🧞 Requesting Feedback and Suggestions

Dear Participants,

We are constantly trying to make this challenge better for everyone and would really appreciate your feedback. :raised_hands:

Feel free to reply to this thread with your suggestions and feedback on improving the challenge for you!

  • What have been your major pain points so far?
  • What would you like to see improved?

Cheers!

6 Likes

Things have been pretty smooth so far, with aicrowd-gym having some growing pains (Issues with Pillow and Iterating over Dict spaces in aicrowd-gym) :slight_smile: . However as long those issues can be worked around, things are cool!

2 Likes

Hey @dipam,

I just gave some feedback about tight time limits in this comment.

Hi @maciej_sypetkowski,

I agree to some of your points and have shared it with the nethack team, we’ll discuss it and may increase the time if they agree. Thanks for the feedback.

3 Likes

I would like to see continued improvement in returning log information to submitters. We’re seeing more than we were before a recent bugfix, but here’s the log section from Panic submission 46

image

2 Likes

This challenge is super awesome! Thank you so much! I love it!

One thing for improvement: I would have liked to see role, race, gender and alignment in the Observation (blstats).

I found it very nice that you provided the starter kit, so that I was able to get good scores without heavy hardware setup. My laptop is very old :slight_smile:

One thing that I do not like at all: the heavy score variance.
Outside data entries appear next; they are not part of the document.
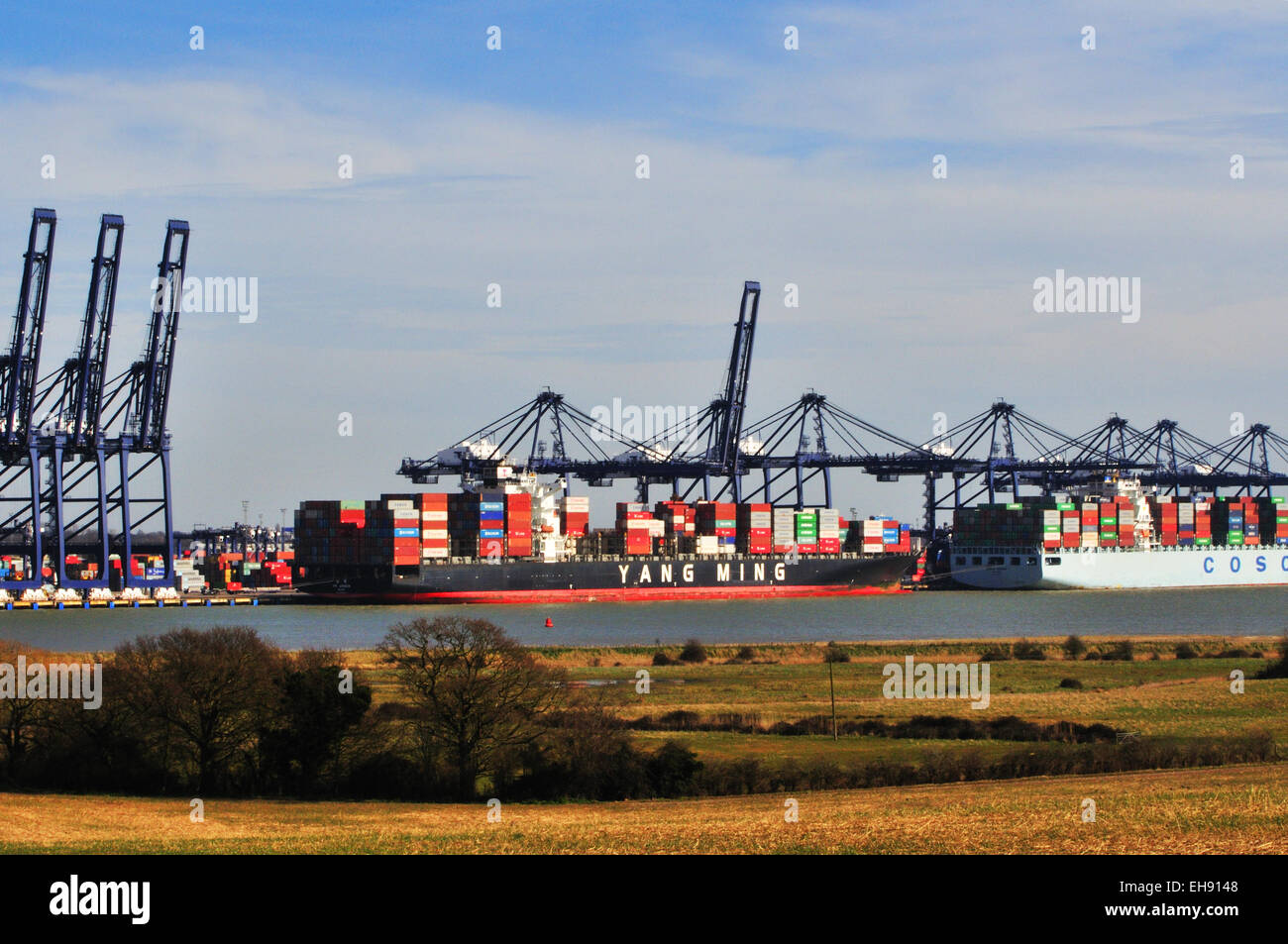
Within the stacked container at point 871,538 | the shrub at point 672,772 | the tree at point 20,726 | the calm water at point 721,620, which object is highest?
the stacked container at point 871,538

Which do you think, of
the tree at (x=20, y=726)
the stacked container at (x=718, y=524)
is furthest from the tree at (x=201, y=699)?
the stacked container at (x=718, y=524)

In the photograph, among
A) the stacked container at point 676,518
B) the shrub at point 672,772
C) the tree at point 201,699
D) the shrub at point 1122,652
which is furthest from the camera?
the stacked container at point 676,518

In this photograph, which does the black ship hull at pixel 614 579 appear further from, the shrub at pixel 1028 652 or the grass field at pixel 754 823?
the grass field at pixel 754 823

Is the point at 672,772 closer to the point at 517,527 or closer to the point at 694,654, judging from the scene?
the point at 694,654

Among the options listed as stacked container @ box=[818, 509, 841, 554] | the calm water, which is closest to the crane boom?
the calm water
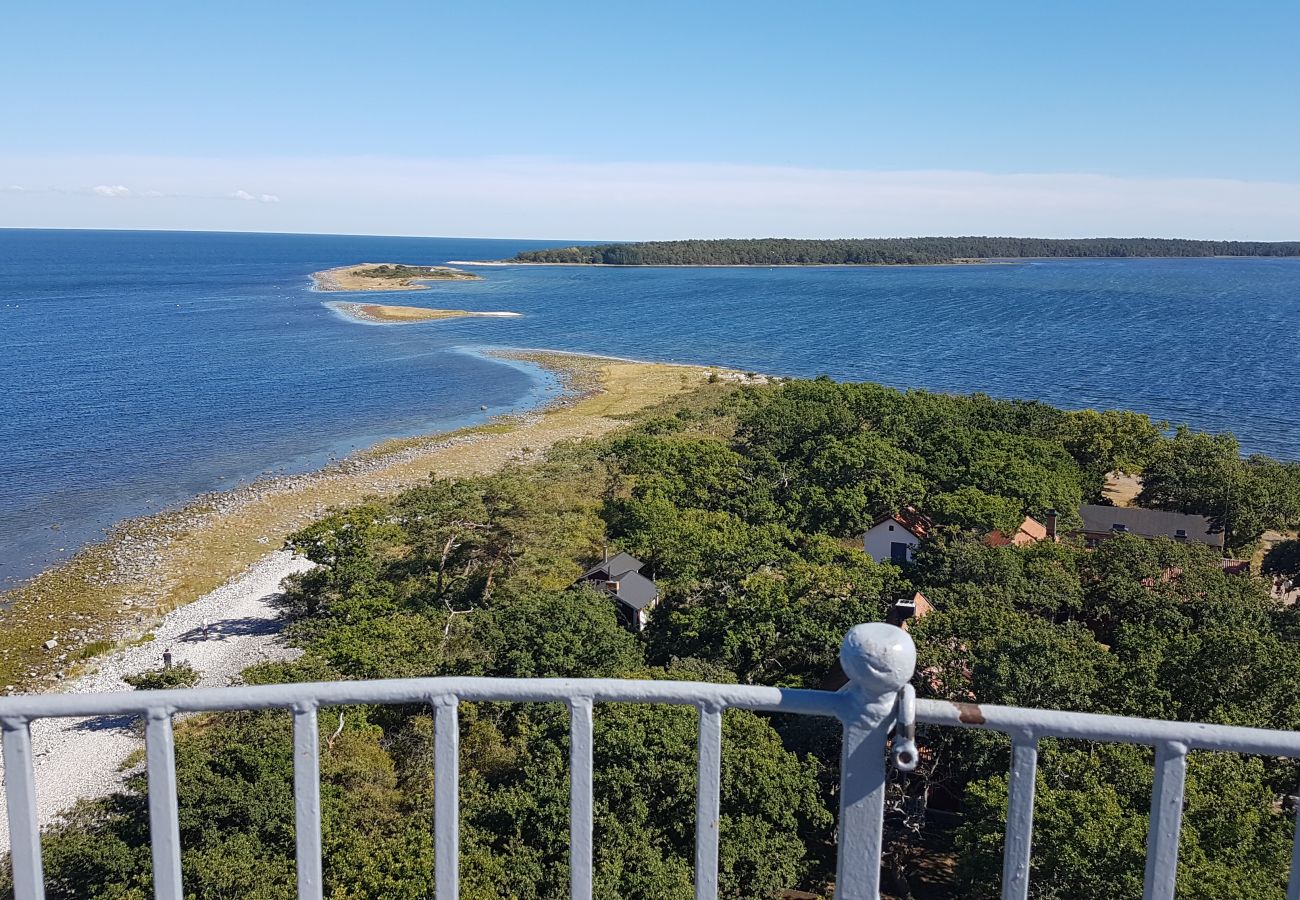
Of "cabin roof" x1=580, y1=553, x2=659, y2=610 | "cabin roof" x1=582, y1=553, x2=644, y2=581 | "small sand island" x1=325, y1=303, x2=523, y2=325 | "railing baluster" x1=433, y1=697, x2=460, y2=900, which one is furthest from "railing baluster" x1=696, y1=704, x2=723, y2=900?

With one and the same model I get scores from 400 to 500 (median). The mean score is also highly different on each evaluation. I hope you increase the final evaluation to take more than 2048 episodes. Or, you may use a more stable distribution for the roles, e.g. 20 times Tourist, 20 times Healer etc. or so…

1 Like

I believe the finals will use 4096 runs.

I really like the stable distribution idea – maybe next year? One of the things I have considered doing is writing a function to normalize our local scores to an even role distribution, but it has never moved to the top of my priority list.